Checking a cassava farm in Floridablanca, Pampanga
Culture Spotlight

He was just selling sili to sisig joints—until his love for farming grew into big business

He’s since been Pampanga’s top supplier of herbs and produce and known as the ‘chef’s farmer,’ growing the ‘requests’ from the restaurants of his hometown 
RHIA D. GRANA | Sep 29 2020

It’s quite funny how Carlomagno Aguilar, better known as Carlo the Farmer on YouTube, got into farming. His older brother, Paul, one day brought home a kilo of worms (African nightcrawler) from a workshop he attended at the Department of Agriculture.

Paul had no space to put up a worm farm—or any kind of farm for that matter—in his Cubao abode, so he decided to bring the worms to their home in Pampanga.

Ano gagawin ko dito?” Carlo, then working as a financial adviser for AXA Philippines, asked his brother, referring to the creepy-crawlies.
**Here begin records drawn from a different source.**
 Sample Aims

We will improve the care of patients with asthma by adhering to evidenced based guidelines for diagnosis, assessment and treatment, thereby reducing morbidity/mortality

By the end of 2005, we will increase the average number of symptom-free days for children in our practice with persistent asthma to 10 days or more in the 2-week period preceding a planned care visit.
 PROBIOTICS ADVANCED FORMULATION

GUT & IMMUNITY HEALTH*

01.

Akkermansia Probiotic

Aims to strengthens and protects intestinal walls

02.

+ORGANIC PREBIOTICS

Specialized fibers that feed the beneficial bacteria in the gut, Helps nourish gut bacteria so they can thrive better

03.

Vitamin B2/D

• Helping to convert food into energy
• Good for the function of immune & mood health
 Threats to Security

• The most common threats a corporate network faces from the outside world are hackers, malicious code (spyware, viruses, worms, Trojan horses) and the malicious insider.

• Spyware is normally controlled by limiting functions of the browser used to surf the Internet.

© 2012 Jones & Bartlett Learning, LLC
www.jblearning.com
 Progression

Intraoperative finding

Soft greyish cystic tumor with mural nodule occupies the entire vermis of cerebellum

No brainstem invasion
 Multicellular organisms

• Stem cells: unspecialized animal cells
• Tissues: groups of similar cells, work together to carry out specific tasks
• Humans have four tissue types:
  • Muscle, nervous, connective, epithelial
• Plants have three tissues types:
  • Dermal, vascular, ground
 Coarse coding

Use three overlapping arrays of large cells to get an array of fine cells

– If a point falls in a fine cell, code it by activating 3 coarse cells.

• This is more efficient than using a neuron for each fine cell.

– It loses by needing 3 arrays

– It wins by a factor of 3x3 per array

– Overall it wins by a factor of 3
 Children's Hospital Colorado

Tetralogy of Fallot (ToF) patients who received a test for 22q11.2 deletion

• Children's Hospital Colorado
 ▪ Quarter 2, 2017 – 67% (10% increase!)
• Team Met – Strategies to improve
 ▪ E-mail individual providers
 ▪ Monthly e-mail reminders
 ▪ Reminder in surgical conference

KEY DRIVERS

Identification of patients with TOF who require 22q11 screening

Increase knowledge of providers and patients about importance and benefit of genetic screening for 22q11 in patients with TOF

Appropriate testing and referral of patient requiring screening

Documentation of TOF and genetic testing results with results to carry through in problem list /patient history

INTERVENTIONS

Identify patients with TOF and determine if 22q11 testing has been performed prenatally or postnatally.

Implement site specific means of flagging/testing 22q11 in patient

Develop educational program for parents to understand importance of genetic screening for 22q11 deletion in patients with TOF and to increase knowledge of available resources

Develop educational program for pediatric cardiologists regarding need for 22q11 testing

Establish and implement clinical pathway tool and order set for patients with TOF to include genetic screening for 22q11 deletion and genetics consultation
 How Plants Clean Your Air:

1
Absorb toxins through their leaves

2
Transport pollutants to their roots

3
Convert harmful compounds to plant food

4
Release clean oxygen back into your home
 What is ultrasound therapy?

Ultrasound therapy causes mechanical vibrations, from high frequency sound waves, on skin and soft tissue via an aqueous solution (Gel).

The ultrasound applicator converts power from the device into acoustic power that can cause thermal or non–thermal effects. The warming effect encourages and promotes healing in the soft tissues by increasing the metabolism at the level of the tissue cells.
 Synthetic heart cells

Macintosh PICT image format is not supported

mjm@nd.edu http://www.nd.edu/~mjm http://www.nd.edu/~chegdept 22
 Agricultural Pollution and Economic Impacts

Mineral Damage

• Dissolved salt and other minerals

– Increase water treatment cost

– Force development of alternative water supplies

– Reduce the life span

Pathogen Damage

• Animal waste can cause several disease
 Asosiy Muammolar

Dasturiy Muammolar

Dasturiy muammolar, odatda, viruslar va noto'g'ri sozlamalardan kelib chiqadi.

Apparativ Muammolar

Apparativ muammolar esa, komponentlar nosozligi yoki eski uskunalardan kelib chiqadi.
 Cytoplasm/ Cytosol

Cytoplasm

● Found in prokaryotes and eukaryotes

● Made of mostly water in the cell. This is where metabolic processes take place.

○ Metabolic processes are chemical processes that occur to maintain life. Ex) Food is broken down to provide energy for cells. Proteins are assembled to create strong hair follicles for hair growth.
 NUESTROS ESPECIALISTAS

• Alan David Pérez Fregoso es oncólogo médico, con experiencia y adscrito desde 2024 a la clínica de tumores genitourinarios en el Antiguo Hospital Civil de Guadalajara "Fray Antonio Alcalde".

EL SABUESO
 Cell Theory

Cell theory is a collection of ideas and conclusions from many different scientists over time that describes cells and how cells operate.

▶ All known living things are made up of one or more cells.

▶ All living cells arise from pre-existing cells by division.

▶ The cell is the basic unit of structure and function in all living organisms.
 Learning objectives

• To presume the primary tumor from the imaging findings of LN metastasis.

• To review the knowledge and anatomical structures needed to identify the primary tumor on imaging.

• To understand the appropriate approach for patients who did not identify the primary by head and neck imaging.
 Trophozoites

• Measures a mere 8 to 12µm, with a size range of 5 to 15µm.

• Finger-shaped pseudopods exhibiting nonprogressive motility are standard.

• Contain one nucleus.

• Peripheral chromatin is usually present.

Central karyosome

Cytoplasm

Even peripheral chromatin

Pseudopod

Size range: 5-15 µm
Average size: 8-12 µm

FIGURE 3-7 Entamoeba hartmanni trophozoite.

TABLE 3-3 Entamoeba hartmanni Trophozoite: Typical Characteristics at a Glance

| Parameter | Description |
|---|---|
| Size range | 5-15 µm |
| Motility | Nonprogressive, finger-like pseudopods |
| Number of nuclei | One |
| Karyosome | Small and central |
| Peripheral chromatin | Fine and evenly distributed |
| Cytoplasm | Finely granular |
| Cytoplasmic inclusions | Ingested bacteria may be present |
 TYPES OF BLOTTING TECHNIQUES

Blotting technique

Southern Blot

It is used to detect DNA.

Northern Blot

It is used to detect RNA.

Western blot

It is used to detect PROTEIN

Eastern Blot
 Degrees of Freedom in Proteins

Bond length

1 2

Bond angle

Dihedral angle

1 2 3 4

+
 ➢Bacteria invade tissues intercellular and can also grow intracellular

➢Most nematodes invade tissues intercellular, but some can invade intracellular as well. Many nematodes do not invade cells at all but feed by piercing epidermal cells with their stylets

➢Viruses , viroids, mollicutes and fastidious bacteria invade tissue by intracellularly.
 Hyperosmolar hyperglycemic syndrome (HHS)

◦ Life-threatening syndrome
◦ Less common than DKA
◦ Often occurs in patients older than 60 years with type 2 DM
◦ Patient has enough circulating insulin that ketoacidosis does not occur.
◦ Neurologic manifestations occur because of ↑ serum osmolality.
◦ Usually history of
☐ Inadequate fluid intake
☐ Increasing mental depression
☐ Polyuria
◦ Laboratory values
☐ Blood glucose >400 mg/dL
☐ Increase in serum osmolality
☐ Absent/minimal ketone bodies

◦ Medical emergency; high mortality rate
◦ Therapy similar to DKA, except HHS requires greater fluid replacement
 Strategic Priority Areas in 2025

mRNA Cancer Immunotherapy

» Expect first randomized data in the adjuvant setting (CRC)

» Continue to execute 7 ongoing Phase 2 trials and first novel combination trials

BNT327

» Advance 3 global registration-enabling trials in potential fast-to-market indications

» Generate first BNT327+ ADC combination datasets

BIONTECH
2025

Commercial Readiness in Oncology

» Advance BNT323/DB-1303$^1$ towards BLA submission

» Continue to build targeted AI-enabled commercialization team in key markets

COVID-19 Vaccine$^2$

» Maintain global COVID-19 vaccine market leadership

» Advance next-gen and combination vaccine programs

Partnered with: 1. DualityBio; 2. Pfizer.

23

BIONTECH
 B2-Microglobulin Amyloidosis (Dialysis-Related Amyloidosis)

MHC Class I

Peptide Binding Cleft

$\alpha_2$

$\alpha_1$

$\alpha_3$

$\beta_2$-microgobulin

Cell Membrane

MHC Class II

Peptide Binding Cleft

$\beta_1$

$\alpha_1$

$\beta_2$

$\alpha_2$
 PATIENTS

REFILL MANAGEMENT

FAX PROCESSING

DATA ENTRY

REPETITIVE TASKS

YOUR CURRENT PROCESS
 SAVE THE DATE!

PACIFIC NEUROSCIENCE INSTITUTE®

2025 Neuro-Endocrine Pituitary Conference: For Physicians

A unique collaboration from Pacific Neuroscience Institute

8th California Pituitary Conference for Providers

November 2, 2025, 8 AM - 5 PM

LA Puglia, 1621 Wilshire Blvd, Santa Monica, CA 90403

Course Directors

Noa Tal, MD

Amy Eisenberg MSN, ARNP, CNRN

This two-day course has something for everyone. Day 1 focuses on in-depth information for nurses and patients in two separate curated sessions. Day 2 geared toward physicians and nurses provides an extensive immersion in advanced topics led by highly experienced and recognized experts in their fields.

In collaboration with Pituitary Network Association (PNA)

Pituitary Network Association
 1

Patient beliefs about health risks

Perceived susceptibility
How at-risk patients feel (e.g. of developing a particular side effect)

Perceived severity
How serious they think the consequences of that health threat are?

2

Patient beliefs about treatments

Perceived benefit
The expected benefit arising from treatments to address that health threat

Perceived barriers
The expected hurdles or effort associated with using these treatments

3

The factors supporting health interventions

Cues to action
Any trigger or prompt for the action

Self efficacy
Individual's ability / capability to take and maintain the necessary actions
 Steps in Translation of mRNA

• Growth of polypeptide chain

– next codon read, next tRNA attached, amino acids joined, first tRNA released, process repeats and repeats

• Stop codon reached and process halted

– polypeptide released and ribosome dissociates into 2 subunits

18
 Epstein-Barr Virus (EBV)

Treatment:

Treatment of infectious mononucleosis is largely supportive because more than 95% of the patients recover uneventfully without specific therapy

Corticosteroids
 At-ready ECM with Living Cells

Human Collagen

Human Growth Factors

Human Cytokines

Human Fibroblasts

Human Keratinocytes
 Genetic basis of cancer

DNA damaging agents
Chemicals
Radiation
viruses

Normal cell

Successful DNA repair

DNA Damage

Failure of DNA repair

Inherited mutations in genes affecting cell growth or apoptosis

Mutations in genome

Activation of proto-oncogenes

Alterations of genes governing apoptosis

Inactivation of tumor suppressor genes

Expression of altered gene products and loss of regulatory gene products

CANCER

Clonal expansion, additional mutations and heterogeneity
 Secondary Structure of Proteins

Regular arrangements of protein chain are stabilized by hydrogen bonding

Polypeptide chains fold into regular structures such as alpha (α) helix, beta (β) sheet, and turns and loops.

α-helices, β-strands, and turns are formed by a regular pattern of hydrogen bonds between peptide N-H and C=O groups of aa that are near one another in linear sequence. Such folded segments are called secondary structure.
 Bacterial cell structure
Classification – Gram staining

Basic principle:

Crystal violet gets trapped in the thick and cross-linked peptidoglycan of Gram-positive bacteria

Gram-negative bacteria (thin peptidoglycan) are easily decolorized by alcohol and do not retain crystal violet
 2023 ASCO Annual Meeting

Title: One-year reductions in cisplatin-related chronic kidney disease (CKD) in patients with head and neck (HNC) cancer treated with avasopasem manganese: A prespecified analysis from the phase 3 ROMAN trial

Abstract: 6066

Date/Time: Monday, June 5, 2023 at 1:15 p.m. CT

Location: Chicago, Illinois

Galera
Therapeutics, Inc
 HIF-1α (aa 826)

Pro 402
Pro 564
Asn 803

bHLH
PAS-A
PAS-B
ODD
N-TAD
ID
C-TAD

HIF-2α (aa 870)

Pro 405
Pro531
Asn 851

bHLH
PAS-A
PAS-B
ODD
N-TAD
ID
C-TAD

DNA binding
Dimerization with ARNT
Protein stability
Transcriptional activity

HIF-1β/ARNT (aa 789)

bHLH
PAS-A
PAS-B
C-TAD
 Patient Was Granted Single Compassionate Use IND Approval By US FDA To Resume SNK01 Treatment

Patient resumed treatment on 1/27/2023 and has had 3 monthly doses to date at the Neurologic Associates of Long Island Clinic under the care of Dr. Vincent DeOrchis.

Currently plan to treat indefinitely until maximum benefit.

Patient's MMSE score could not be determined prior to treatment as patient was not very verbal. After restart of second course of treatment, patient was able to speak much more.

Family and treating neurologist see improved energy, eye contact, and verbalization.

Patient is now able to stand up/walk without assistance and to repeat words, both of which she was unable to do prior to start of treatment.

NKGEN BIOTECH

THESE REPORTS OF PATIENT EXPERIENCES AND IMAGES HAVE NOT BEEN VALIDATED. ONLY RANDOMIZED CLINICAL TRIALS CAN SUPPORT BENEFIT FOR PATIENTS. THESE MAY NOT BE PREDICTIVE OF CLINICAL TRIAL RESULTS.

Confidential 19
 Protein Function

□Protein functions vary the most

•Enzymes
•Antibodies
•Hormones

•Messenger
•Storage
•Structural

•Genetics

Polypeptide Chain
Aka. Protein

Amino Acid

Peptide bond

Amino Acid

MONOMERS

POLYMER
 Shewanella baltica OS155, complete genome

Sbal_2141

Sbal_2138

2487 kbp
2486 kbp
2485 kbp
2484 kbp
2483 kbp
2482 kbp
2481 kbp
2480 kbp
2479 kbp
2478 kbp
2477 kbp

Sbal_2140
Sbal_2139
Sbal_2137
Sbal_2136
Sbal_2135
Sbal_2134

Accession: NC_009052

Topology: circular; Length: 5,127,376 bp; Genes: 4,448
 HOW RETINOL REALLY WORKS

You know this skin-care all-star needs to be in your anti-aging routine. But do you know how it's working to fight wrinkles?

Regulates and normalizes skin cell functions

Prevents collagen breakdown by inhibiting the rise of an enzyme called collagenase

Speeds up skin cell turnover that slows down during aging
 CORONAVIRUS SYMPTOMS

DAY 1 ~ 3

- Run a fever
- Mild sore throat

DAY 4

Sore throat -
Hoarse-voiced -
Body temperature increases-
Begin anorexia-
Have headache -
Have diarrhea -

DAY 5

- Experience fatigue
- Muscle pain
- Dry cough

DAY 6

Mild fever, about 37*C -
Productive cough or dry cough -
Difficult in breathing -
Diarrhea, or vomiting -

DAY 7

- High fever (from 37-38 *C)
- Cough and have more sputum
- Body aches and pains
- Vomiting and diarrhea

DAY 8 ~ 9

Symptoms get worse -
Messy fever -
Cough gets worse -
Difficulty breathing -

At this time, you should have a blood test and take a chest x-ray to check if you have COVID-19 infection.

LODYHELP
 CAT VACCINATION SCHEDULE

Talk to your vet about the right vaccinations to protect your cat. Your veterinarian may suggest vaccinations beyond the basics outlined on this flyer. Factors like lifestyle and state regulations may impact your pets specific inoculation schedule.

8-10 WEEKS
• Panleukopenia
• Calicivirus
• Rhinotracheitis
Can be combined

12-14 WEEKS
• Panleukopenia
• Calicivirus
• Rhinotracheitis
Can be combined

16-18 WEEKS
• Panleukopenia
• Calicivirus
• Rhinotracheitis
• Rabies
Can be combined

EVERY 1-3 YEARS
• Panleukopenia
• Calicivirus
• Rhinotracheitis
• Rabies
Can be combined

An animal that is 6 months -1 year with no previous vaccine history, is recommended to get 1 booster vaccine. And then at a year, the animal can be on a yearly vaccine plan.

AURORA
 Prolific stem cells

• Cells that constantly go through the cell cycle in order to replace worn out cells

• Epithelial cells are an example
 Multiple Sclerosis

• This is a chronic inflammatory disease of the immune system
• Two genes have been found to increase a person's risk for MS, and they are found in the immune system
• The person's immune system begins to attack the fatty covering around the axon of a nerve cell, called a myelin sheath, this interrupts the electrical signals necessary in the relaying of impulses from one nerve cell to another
His brother answered, “Ay Carlo, organic fertilizer ang pupu nyan.” Paul, a programmer by profession, never got into farming; he was only interested in picking up new learnings.

Carlo learned a lot by trial and error, and by doing a lot of research and development.

Not wanting to waste the worms that his brother had brought, Carlo tried his hand at planting chili peppers (siling labuyo)—six pots of them. And that was the very first time he had ever planted anything. He was 26. “That was the time that the price of sili rose to P700 a kilo. And I was able to harvest a kilo every other day!” he recalls. “Sabi ko, ang ganda pala magtanim.” 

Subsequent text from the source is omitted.